§ **Stated exercise**:
Write out the data word for word, from the line containing "As visible in" through the end of the data, including both of those lines.

§ **Dataset records**:
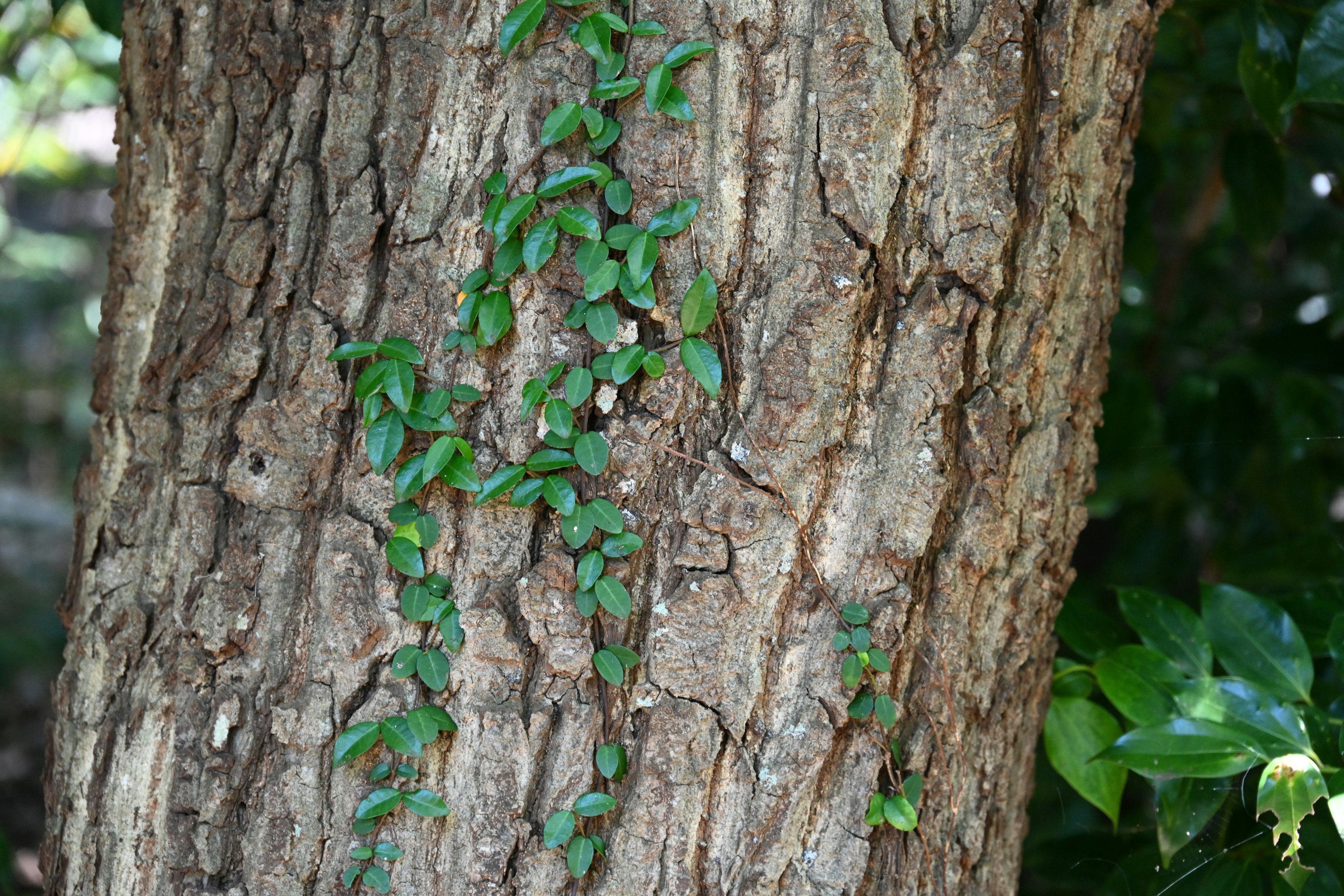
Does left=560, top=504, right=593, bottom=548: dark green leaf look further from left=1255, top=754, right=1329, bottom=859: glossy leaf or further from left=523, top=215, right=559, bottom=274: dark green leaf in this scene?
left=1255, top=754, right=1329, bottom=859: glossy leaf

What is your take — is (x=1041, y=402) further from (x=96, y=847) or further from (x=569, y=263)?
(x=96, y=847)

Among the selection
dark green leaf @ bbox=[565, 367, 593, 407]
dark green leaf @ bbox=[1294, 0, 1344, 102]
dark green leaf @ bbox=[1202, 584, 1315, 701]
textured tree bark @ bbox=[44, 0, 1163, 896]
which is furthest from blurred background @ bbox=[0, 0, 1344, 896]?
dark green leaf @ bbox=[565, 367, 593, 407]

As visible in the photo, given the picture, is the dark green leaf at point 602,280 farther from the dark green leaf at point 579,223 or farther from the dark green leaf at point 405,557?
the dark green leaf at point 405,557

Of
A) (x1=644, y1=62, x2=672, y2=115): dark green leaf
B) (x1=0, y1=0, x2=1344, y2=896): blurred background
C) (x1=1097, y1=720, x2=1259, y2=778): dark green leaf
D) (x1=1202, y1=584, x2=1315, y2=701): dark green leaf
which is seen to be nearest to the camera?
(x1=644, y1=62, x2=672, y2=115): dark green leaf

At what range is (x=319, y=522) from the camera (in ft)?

§ **Task answer**:
As visible in the photo, given the picture, is the dark green leaf at point 602,280 farther from the dark green leaf at point 579,223 or farther from the dark green leaf at point 405,557?
the dark green leaf at point 405,557

Of
A) (x1=644, y1=62, x2=672, y2=115): dark green leaf
B) (x1=0, y1=0, x2=1344, y2=896): blurred background
C) (x1=1097, y1=720, x2=1259, y2=778): dark green leaf
D) (x1=1202, y1=584, x2=1315, y2=701): dark green leaf
which is seen to be nearest to the camera?
(x1=644, y1=62, x2=672, y2=115): dark green leaf

At what range is (x=319, y=522) from the camera (in ft)?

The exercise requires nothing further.